## Esercizi e compiti
(a) Trascrivi dal testo sull'origine della parola sciampalé il passo compreso tra "C’è poi un’ultima, oscura, parola, sciàmpala." e "per Costantino ìmperadore.", estremi inclusi.
(b) Prosegui il testo sull'origine della parola sciampalé a partire dalla sua ultima frase.

## Estratto del testo
>>>

Sempre dal Francese arriva una fantasiosa somiglianza: champ allé. In un frase completa, potrebbe essere: “Le champ est allè“, e significare letteralmente un campo perso, andato, libero, vuoto. Magari, l’espressione veniva usata dai comandanti di vari eserciti e battaglioni per indicare l’esito di una battaglia, o dai soldati di vedetta per comunicare ciò che vedevano. È plausibile che questa frase sia stata pronunciata in terra Calabra, durante l’occupazione Francese. Inoltre, champ allé e sciampalé si pronunciano in modo estremamente simile. Può essere che la popolazione ha sentito talmente tante volte questa frase, da averla assimilata e collegata proprio al lasciare un terreno libero? Anche in questo caso, nonostante la somiglianza, penso che si tratti più di una coincidenza, come nel caso di scampàre. Sicuramente, la lingua Francese ci ha lasciato un’eredità di parole e di pronunce non indifferente (si pensi a ndùja, che non solo è di origine Francese ma si pronuncia anche alla Francese). È dunque possibile che la pronuncia di sciampalé (con l’accento finale) sia stata influenzata proprio dalle pronunce Francesi, anche se non ho nulla di concreto per poterlo pensare.
C’è poi un’ultima, oscura, parola, sciàmpala. È presente in un libro del 1865, “Chiose anonime alla prima cantica della Divina Commedia di un contemporaneo“, edito da un certo Francesco Selmi (non so se è il chimico). Dico oscura perché il passo del libro non lascia molto spazio alle interpretazioni:
Per questo dritto pie si significa la madre Ecclesia, la quale con ciò sia cosa che fosse terra, cioè piccola e depressa, e dice ch’ella è cotta, cioè dotata e sciampala, però che fue dotata e magnificata per Costantino ìmperadore.
Cosa può voler dire essere dotati di sciàmpala? Sembra essere usata in senso negativo (piccola, depressa e cotta, quasi a intendere che non ne può più), ed essere sempre collegata al concetto pieno/vuoto. Ma è troppo poco per avanzare ipotesi.
Infine, è da menzionare un simpatico collegamento nord-sud: sciàmpa, nei dialetti del nord, era un modo di dire ladro, abbastanza usato sopratutto nel nord-est. In Campania, il termine sciàmpagna indicava gli amici del ladro. Il collegamento è interessante, proprio perché, collegandoci a quanto detto sopra, un ladro in genere ruba, e magari svuota un’intero appartamento. Insomma, il significato del termine è chiaramente delineato, dalla sua radice alle sue pronunce moderne.
Volessi tirare una somma, direi che sciampalé deriva certamente dal latino sciàmpiare, e che è un modo per dire svuotare e/o lasciar vuoto. Il significato del termine (e delle sue derivazioni) è grossomodo lo stesso, in diverse regioni d’Italia. Con l’unica differenza che, nel Crotonese, si usa principalmente per indicare il non andare a scuola.

<<<

## Materiale fornito
>>>

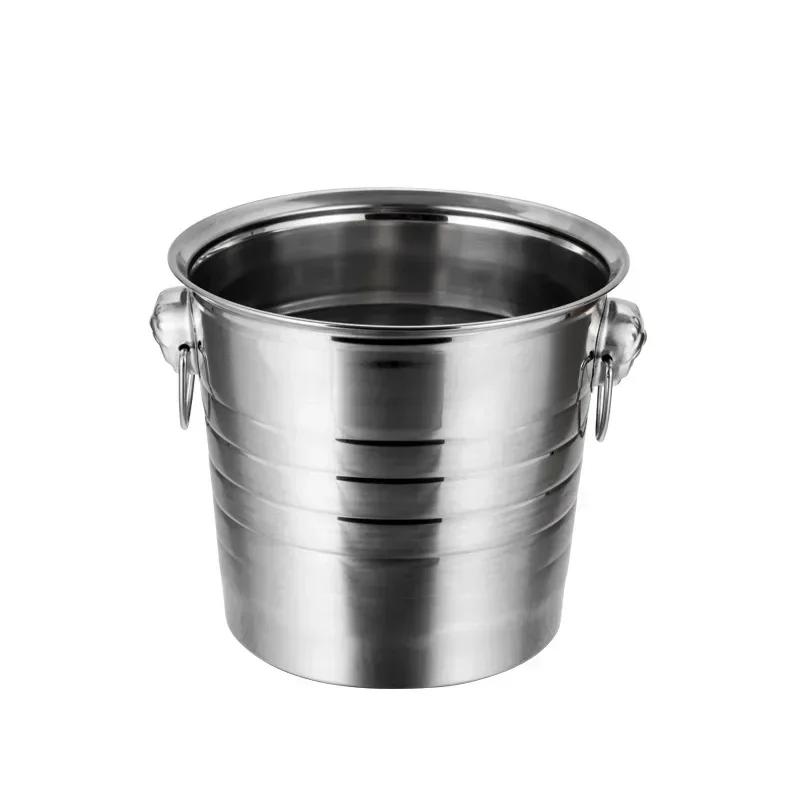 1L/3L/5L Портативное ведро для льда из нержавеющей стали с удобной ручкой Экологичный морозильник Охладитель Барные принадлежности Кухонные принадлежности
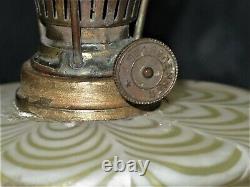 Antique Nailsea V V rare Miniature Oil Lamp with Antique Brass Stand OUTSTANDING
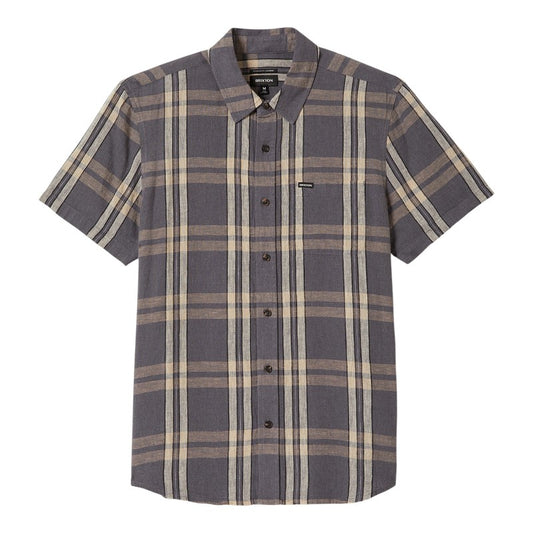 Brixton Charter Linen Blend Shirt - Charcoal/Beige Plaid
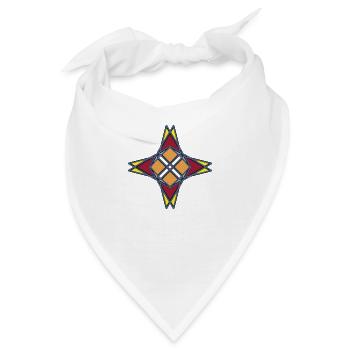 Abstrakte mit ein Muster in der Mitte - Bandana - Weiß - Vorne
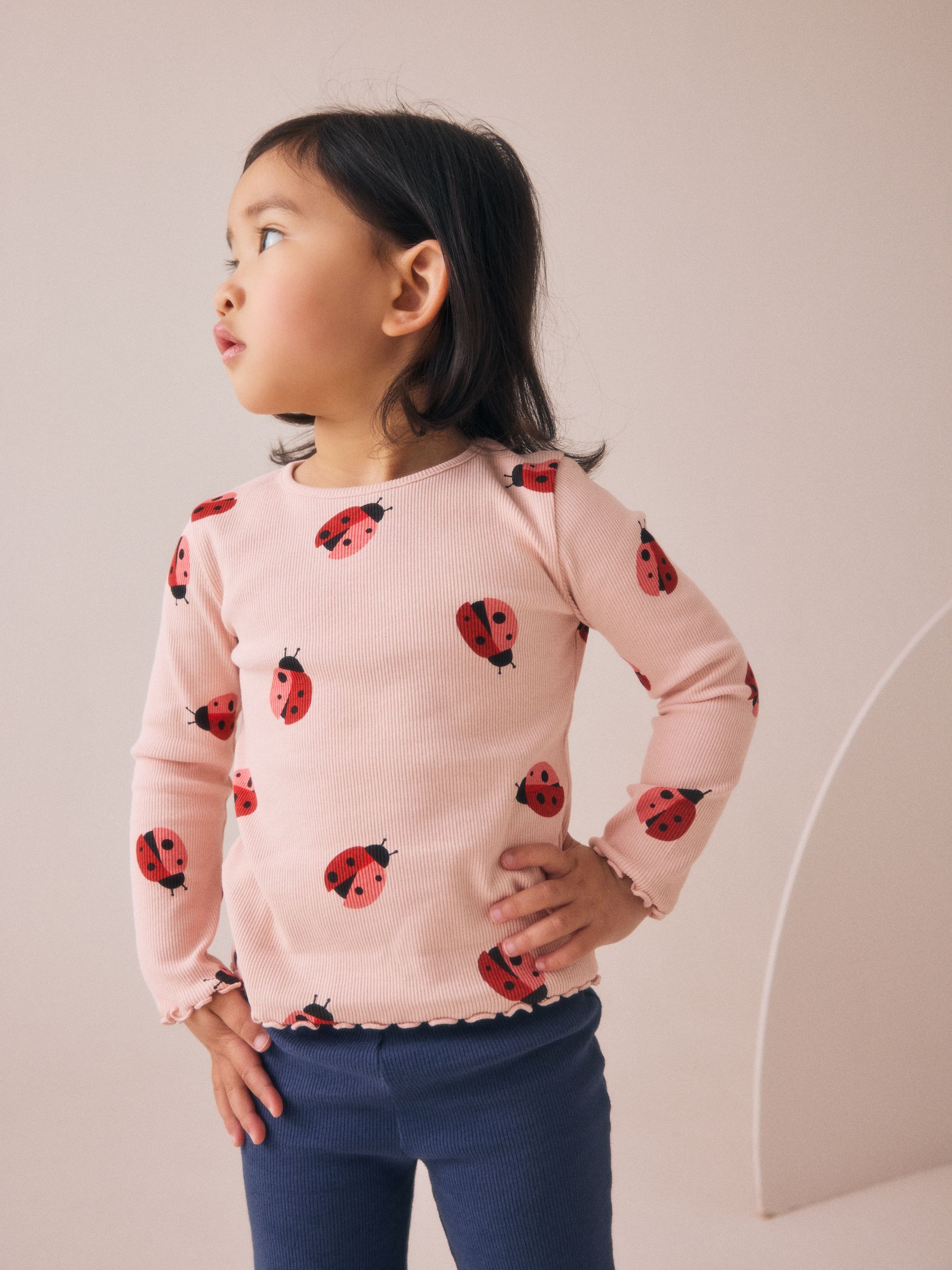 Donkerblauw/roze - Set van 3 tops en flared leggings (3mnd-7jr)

<<<

## Risposte numerate
(a)
C’è poi un’ultima, oscura, parola, sciàmpala. È presente in un libro del 1865, “Chiose anonime alla prima cantica della Divina Commedia di un contemporaneo“, edito da un certo Francesco Selmi (non so se è il chimico). Dico oscura perché il passo del libro non lascia molto spazio alle interpretazioni:
Per questo dritto pie si significa la madre Ecclesia, la quale con ciò sia cosa che fosse terra, cioè piccola e depressa, e dice ch’ella è cotta, cioè dotata e sciampala, però che fue dotata e magnificata per Costantino ìmperadore.

(b)
Il bello di tutto ciò è che, a differenza di altri termini di uso comune, sciampalé è stato sempre usato senza avere un’idea di come fosse nato. Mia Nonna ha sempre usato il termine spiegandolo come un’esultanza, un verso di felicità per il non dover andare in collegio, e così la maggior parte delle persone a cui ho chiesto. Questo vuol dire che stiamo parlando di una parola utilizzata quotidianamente ma senza sapere assolutamente nulla del suo passato. Usata solo perchè se ne ha una remota memoria (al pari di termini autoctoni come avùzu). Non ho trovato un riferimento al termine neppure nel completissimo “Nella lingua … la storia“, volume importantissimo per chiunque voglia sapere da dove derivano una buona parte dei propri termini dialettali. E, da qui, è nata la voglia di indagare.
Un’ultima (lo giuro) curiosità: sciampalé e sciòpero, che sono quasi sinonimi, hanno la radice in comune. Come detto sopra, la radice sci in latino era ex, e con l’avvento del volgare, la pronuncia di ex venne definitvamente sostituita con sci. Sciòpero in Latino era exoperàri, ed indicava gli operai che stavano volontariamente fuori dai posti di lavoro (lasciandoli vuoti). Exoperàri, che potremmo leggere “ecsoperàri“, in volgare divenne scioperàri, coloro che scioperano. Poi, scioperàre e sciòpero vennero praticamente naturali.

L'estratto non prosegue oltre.